The Mandala Garden can be combined with the Keyhole Garden to improve aesthetics and provide an even more memorable user experience while still retaining function. Although, according to Nielsen’s Usability Heuristic #8: Aesthetic and Minimalist Design, states “clarity will always win over visual flourish”, implying less-is-more, the Mandala Garden is a strong example of aesthetically pleasing design giving high informational value.

Nielsen states designs should “leverage universal visual patterns that carry positive connotations”. If ever there was a symbol that carried positive connotations across time and cultures, the ancient Mandala is it. So, it is safe to say the Mandala form has one of the highest visual values. Furthermore, a Mandala Garden is designed to have a maximum productive area through employing polyculture gardening (growing different plant species together in the same area), thus giving it high informational value.

How a home gardener will implement it is simply by selecting the plants they want to grow, based on their needs, and plant them in each of the Keyhole Garden beds throughout the Mandala Garden.

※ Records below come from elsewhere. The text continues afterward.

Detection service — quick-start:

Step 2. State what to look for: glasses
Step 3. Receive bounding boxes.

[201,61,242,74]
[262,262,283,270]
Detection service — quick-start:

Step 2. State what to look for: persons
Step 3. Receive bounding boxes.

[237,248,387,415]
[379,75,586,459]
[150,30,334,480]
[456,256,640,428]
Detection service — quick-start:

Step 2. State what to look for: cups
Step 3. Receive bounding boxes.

Simple!

The UX of Gardening
Photo of Terra Alta Permaculture Education Center

Market Gardens

Market Gardening was popularised by Canadian farmer Jean-Martin Fortier in response to the needs of small-scale commercial farmers. The problem: farmers have sore backs and legs from bending all day and walking back and forth from garden bed to garden bed. The large widths of garden beds make farmers hyperextend their backs to harvest from the center of the bed, causing many farmers to retire early or face health problems. Think of Market Gardening as the revolution for small-scale commercial farmers as ergonomics was to the office workplace.

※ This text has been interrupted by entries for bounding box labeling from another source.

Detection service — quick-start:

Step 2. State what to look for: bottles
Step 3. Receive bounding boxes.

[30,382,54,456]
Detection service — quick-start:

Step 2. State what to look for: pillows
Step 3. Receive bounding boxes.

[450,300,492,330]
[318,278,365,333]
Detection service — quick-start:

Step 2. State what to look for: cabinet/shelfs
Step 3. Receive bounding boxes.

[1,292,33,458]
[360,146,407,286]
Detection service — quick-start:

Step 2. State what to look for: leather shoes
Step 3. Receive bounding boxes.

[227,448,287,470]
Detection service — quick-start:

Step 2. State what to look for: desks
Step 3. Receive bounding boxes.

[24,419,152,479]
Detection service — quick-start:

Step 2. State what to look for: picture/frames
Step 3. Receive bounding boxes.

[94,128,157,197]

If we zoom out, large-scale/monoculture farming is actually bad design. It isn’t human scale, exuberantly expensive, and not planned to meet human needs but exceed them. And we can understand this as a lot of things are built out of human proportions in our world today, not just farming. Market Gardening is human scale. It is human and user-centered in the truest sense of the word.

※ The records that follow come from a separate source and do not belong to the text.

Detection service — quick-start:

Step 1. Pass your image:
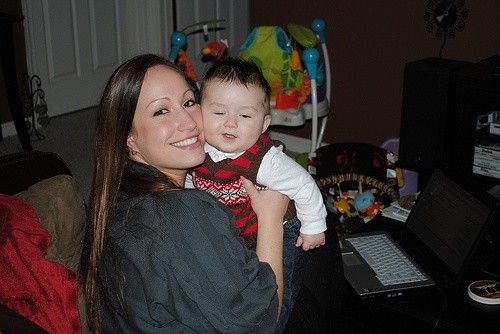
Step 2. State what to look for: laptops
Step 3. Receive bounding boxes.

[338,168,494,299]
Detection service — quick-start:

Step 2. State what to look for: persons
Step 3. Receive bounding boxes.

[184,57,328,334]
[76,54,290,334]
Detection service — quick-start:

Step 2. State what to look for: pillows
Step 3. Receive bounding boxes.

[13,175,93,334]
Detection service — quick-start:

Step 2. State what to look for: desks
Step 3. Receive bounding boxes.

[283,142,500,334]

So what exactly is Jean-Martin Fortier’s design solution? Having 30” (width) raised garden beds as there are a lot of advantages with 30” for posture. You can harvest a lot from the crouching position as the beds are raised and it’s easy to harvest from the centre of the 30” bed. The crouching down is the correct position to be harvesting to be in to maintain your back. You also save time. You can easily step over a 30” bed from one path to the other whereas for a 45” bed you would have to walk out and around the bed to get to the next one. As harvesting is half the work on the farm, you need to be comfortable.

Whatsmore, row lengths are also standardised (the farmer can pick whether they want 100, 80 or 60 ft rows) so that all the row covers, insect nets, irrigation lines etc. are the same size which will save farmers time in looking for the right size, increasing efficiency.

The UX of Gardening
Illustration from The Market Gardener by JM Fortier

All in all, a Market Garden design saves time by minimizing foot circulation (hop over bed rows) and is more ergonomic (farmers harvest in the crouching position). It is a design concept that has proven profitable (45% profit margin) by considering the user and looks to enable the longevity of one’s work. And this is what we want to do for a website when improving its UX - make it better at converting.

Conclusion

When designing for any system, natural or digital, it’s important to always take time to observe it first in order to discover if anything is out of balance just as we would during a Heuristic Evaluation. 

Natural systems are resilient and are, in fact, the best UX designers - so we had better pay closer attention to nature!